Görev listesi
1 – Seminer metnine göre şu ifadelerin her birine evet ya da hayır deyin ve karar verdiren sözleri metinden aynen alıntılayın: (a) Seminer Diyarbakır'da düzenlendi. (b) Bilgiç'e göre Batı, İran'ı 1979'daki İslam İnkılâbı ile yitirdi. (c) Bilgiç, 20. yüzyılda üç emperyalist paylaşım savaşı yaşandığını söyledi.
2 – Kayıtlarda "instances" dizesini içeren bütün satırları ayıklayıp kopyalayın. Büyük ve küçük harf ayrımı önemlidir.

Verilen alıntı
Diyarbakır'da düzenlenen ‘Küresel sömürü sistemi ve çıkış yolları’ seminerinde konuşan Anadolu Gençlik Derneği Genel Başkan Yardımcısı Muammer Bilgiç, küresel sömürü sistemi ve çıkış yollarına değinerek Türkiye, İran ve Mısır birlikteliğinin İslam coğrafyasındaki sorunların çözümüne katkı sunacağını belirti.
Bilgiç, özellikle son yüzyılda yaşanan çarpıklıkların üzerinin özgürlük, demokrasi ve insan hakları sloganları ile örtülmeye çalışıldığına dikkat çekti.
Anadolu Gençlik Derneği Genel Başkan Yardımcısı Bilgiç, 20’nci yüzyılın iki emperyalist paylaşım savaşına şahitlik yaptığını belirterek, ilki Osmanlı'nın tasfiyesi, ikincisi de Anglosakson-Juda (İngiliz-Yahudi) zihniyetinin tüm dünyada ipleri eline alması ile sonuçlandığını söyledi.
Bilgiç verdiği seminerde, kısa zamanda İslam coğrafyasının Batı'nın benzin istasyonu haline geldiğini ifade ederek, kadim bir geleneğin bakiyesi üç İslam ülkesi olan; Türkiye, İran ve Mısır’a karakolluk görevi verildiğini ama Batı’nın, İran’ı 1979'da gerçekleşen İslam İnkılâbı ile yitirdiğini ifade etti.
“Dünyada her gece 795 milyon insan aç yatıyor”

Verilen kayıtlar
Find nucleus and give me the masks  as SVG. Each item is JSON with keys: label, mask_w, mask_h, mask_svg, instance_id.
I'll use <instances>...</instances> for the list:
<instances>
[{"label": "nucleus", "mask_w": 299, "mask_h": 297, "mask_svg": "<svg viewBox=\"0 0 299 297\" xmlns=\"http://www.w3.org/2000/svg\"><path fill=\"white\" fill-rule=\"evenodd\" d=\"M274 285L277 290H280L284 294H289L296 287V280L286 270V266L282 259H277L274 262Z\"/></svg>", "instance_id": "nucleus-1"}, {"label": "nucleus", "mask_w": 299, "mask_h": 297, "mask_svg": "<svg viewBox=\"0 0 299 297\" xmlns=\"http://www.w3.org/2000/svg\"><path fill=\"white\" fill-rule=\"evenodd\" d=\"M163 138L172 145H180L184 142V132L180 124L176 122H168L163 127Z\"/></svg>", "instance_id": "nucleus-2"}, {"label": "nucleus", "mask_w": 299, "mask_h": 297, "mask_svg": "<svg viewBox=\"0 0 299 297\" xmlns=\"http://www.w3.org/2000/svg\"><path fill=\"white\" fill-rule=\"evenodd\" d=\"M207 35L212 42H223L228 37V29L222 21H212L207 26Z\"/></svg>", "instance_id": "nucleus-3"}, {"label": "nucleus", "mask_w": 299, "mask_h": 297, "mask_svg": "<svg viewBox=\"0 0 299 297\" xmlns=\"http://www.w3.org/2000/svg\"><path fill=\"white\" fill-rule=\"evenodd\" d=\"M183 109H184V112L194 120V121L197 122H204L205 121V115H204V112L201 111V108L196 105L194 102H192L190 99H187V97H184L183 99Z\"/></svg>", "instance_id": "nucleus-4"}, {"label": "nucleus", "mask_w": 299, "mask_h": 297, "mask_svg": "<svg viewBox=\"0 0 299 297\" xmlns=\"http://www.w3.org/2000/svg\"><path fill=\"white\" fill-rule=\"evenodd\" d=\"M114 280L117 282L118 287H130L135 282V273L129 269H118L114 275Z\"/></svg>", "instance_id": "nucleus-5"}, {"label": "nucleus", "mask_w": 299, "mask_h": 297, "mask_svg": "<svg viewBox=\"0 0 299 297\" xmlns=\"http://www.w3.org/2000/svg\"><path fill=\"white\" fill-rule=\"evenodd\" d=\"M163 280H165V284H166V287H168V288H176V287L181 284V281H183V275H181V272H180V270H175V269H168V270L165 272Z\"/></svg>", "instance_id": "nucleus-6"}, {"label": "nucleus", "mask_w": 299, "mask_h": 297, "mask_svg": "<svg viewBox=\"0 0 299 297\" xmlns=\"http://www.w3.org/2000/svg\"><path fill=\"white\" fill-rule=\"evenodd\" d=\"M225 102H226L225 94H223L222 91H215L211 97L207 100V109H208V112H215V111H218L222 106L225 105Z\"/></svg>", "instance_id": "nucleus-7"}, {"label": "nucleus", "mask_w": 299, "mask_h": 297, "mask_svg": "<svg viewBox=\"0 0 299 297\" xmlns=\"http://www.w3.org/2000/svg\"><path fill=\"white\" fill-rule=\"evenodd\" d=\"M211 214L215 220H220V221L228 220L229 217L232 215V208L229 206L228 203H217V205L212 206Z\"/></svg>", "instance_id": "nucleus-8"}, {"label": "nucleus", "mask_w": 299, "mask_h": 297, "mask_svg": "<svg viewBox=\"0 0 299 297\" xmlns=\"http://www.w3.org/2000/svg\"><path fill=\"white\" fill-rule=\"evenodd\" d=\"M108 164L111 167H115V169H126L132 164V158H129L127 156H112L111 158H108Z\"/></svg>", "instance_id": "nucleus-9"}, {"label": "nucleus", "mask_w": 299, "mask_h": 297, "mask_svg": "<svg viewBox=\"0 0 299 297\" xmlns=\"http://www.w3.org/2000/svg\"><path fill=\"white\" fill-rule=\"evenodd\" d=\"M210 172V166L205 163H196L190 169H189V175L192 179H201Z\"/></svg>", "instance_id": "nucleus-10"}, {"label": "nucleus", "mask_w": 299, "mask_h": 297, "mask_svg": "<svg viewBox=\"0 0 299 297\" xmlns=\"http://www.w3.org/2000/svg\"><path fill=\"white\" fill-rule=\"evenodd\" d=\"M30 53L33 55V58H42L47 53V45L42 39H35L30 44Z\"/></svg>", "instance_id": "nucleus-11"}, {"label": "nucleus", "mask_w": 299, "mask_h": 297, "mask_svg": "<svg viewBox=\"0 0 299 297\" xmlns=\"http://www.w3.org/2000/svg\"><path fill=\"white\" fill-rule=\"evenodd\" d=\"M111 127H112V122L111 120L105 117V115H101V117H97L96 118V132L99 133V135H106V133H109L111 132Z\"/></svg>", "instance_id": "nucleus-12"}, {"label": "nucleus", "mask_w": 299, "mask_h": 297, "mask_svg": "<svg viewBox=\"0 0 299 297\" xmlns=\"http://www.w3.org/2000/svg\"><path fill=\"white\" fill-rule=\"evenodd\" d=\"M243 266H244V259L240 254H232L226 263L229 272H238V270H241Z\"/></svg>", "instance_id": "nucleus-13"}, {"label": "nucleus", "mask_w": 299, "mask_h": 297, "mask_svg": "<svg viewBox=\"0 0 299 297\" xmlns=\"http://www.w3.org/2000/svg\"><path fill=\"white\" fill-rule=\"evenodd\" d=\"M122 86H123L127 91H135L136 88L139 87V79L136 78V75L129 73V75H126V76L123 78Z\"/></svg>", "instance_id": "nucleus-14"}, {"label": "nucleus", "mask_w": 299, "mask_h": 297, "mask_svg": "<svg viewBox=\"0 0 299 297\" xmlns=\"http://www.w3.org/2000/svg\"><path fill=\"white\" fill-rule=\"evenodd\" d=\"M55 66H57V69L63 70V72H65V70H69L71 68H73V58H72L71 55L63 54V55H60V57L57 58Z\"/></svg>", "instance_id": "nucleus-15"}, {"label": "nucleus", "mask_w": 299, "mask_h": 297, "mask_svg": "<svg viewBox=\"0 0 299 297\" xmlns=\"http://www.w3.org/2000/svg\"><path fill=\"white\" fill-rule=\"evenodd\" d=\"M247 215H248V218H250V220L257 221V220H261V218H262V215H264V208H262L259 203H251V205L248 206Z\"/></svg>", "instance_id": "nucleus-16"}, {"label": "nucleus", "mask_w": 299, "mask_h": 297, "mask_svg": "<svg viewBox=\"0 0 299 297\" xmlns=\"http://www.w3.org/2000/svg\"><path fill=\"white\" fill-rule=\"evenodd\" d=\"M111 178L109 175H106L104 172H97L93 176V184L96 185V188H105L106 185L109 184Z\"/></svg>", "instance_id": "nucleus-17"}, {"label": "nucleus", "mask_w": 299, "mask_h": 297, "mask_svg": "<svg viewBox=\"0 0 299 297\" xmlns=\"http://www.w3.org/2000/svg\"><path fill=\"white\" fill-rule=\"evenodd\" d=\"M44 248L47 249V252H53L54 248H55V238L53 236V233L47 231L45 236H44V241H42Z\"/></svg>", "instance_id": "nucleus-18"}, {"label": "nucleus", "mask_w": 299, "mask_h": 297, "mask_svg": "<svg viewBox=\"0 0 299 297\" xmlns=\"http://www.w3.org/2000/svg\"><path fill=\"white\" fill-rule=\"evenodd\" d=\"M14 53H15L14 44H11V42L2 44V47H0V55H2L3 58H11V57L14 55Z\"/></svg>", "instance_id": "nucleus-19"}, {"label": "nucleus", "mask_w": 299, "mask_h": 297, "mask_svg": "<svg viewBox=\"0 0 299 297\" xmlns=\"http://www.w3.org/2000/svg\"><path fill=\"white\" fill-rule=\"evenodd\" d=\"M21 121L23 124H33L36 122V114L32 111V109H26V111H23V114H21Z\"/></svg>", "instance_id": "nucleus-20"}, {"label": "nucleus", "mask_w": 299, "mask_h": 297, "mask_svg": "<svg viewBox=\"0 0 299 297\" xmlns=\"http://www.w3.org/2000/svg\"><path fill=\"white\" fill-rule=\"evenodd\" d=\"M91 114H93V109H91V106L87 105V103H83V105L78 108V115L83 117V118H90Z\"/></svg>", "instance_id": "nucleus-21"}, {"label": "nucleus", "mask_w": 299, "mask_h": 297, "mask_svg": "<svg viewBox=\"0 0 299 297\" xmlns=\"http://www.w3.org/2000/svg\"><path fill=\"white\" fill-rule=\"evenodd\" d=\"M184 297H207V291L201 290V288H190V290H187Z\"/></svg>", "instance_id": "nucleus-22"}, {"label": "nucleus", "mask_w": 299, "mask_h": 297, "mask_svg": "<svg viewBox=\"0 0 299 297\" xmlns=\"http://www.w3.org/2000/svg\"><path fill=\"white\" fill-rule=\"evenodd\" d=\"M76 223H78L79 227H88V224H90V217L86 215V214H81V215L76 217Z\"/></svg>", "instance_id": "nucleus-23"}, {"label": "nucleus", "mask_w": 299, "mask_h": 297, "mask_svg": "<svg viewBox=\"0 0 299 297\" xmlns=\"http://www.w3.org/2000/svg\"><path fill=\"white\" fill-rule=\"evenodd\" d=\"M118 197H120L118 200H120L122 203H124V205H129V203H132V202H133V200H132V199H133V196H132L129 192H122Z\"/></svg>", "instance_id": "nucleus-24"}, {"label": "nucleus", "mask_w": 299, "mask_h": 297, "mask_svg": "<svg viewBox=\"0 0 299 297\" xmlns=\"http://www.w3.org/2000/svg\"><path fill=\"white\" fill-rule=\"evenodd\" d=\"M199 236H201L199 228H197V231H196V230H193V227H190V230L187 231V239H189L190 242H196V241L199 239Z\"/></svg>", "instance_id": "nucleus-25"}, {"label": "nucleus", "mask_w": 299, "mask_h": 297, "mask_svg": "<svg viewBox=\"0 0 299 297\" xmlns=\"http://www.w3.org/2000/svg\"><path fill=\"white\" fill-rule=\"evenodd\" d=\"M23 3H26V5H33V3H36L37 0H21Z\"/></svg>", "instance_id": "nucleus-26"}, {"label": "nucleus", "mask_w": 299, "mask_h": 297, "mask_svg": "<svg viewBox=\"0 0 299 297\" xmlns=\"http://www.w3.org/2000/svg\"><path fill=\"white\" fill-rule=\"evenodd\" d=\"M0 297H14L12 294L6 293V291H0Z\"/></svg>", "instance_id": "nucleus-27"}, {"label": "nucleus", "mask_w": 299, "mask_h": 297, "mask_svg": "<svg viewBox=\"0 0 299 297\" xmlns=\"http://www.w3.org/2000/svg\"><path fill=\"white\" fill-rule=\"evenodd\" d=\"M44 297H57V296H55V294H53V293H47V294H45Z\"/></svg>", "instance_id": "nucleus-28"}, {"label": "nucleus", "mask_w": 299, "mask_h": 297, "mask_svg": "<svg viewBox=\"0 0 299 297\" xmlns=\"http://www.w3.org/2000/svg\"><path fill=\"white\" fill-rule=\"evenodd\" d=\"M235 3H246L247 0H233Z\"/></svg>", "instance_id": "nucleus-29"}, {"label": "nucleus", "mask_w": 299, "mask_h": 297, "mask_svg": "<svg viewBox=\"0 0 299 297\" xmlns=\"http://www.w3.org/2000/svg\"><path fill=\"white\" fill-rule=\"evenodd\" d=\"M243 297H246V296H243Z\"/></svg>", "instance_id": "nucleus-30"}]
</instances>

Görev çıktıları
1 –
(a) Evet: "Diyarbakır'da düzenlenen ‘Küresel sömürü sistemi ve çıkış yolları’ seminerinde"
(b) Evet: "Batı’nın, İran’ı 1979'da gerçekleşen İslam İnkılâbı ile yitirdiğini"
(c) Hayır: "20’nci yüzyılın iki emperyalist paylaşım savaşına şahitlik yaptığını"

2 –
I'll use <instances>...</instances> for the list:
<instances>
</instances>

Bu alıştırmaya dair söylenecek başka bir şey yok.